» **TASK STATEMENT**
According to the email below, what does the Jitter RNG in the kernel seed?

» **GIVEN TEXT**
|---|

Am Mittwoch, 24. April 2019, 20:36:01 CEST schrieb procmem at riseup.net:
Hi procmem,
> On 4/24/19 6:21 PM, Stephan Mueller wrote:
> > Am Mittwoch, 24. April 2019, 19:30:28 CEST schrieb procmem at riseup.net:
> >
> > Hi,
> >
> >> Hi Stephan. Whonix dev here. We are a VM based privacy distro and so are
> >> very interested in jitter for our RNG needs.
> >>
> >> I was wondering how we can confirm jitterentropy's kernel module was
> >> successfully loaded during boot so we can be sure it works on some
> >> platforms.
> >
> > cat /proc/crypto | grep jitter
> >
> >> Do you know if it should be functional on the Xen hypervisor where Linux
> >> does not have full control over bare-metal?
> >
> > Yes, definitely. Besides, the Jitter RNG will not initialize if it finds
> > that the platform does not provide the correct properties for the RNG.
> > The Jitter RNG has also a runtime check. If that runtime check identifies
> > platform failures, you will see that in dmesg :-)
> >
> > Though, please note that the Jitter RNG in the kernel ONLY seeds the
> > kernel
> > DRBG and NOT /dev/random or /dev/urandom. If you want to seed them, you
> > need either the jitterentropy-rngd (which seems to be currently tested)
> > or the latest version of rngd which contains the JitterRNG as one noise
> > source.
> Interesting. The kernel DRBG is synonymous with /dev/random in our
> non-expert minds. So is it correct to say jitterentropy-rngd's presence
> guarantees /dev/urandom will be correctly seeded? Or does it depend on
> service starting order?
This is all a sad state of affairs. But getting changes into drivers/char/
random.c is very hard for different reasons. I have tried and even have a
complete replacement implementation at [1].

|---|

» **GIVEN ENTRIES**
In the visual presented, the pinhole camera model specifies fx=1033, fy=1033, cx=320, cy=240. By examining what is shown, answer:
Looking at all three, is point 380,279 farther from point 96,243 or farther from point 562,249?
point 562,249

|---|

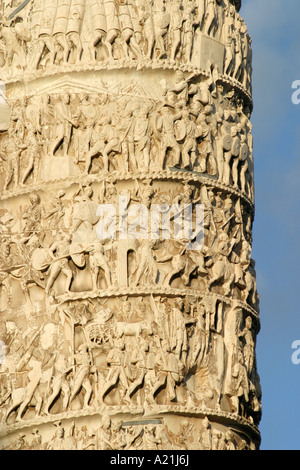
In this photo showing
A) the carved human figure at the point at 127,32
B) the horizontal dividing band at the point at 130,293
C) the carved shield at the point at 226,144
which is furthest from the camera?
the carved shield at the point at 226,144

|---|

» **ANSWER TO THIS TASK**
It seeds only the kernel DRBG, not /dev/random or /dev/urandom.